— BEGIN SELECTED EXTRACT —
1. We think that the convictions and sentences must be set aside. Waiving for a moment the question whether the other on which gambling was said to be going on was a public place, and admitting for the sake of this argument that it was, the conviction becomes all the worse. The sole ground upon which the Magistrate has found these four accused guilty is that they were present or near gamblers gambling in a public place, and from that he inferred that they must themselves have been gambling. This inference is entirely unsound, and was drawn no doubt by the Magistrate owing to a subconscious importation of the presumption mentioned in a. 5. But the reason underlying that presumption has no applicability at all to cases under Section 12. It ought to be obvious to anyone who takes the trouble to reflect that in the case of a gaming-house, which is not a public place, those who deliberately go to rooms set apart for a particular purpose may very rightly be presumed to have gone there for that purpose. But no consideration resembling this has any applicability to the mere presence of persons in a public street or place. They may be there with quite innocent intentions and out of curiosity may pause to watch what is going on. Before any conviction could properly be arrived at under Section 12 it is obviously essential that the accused persons should be shown by evidence to have been actually taking part in the gambling. It is conceded here that there is absolutely no evidence of that kind. On that ground alone the convictions and sentences are quite clearly unsustainable and ought to be set aside. Adopting this view we do not consider it necessary to discuss the other point upon which the appellants rely, namely, that the other was not a public place. The convictions and sentences must be set aside, the accused acquitted and discharged, and any fines paid refunded.

2. These Proceedings have brought to our notice the conviction and sentence passed upon accused No. 3 who has not been directly represented. We have asked the learned Government Pleader whether anything could be said in support of his conviction and sentence which has not been said in support of the convictions and sentences of the other three accused, and he very candidly admits that there is nothing. In these circumstances we think we may safely act under Section 439, Criminal Procedure Code, without going through the formality of issuing notices and having a further hearing. We therefore direct that the conviction and sentence of accused No. 3 be likewise set aside, that he be acquitted and discharged and any fine which he may have paid be refunded.
— END SELECTED EXTRACT —
— BEGIN INFORMATION PROVIDED —
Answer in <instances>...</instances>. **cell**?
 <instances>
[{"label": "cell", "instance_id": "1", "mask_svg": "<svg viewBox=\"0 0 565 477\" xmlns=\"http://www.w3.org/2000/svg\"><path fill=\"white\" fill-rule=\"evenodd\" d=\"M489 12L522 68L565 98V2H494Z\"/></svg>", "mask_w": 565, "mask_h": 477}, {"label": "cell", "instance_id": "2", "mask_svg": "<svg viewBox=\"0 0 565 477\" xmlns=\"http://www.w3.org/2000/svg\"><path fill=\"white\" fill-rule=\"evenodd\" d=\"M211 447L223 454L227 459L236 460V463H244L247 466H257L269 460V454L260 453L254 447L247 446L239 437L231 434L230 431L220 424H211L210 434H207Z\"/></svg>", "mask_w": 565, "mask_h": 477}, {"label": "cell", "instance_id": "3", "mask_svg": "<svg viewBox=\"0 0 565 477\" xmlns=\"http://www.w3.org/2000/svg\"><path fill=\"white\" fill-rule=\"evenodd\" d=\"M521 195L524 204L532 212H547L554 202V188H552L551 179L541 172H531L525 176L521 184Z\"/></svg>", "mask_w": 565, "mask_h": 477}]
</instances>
— END INFORMATION PROVIDED —
DIRECTIVES ->
1. Copy the passage of the court ruling on the gambling convictions word for word, starting at "2. These Proceedings" and ending at "paid be refunded.".
2. Using the court ruling on the gambling convictions, decide whether each statement agrees with it, and answer yes or no with the deciding words quoted exactly: (a) The Government Pleader pointed to additional grounds supporting the conviction of accused No. 3. (b) It was conceded that there was no evidence the accused actually took part in the gambling. (c) Any fines the accused paid are to be refunded.

ANSWERS FOR THE TASKS ->
1.
2. These Proceedings have brought to our notice the conviction and sentence passed upon accused No. 3 who has not been directly represented. We have asked the learned Government Pleader whether anything could be said in support of his conviction and sentence which has not been said in support of the convictions and sentences of the other three accused, and he very candidly admits that there is nothing. In these circumstances we think we may safely act under Section 439, Criminal Procedure Code, without going through the formality of issuing notices and having a further hearing. We therefore direct that the conviction and sentence of accused No. 3 be likewise set aside, that he be acquitted and discharged and any fine which he may have paid be refunded.

2.
(a) No: "he very candidly admits that there is nothing."
(b) Yes: "It is conceded here that there is absolutely no evidence of that kind."
(c) Yes: "the accused acquitted and discharged, and any fines paid refunded."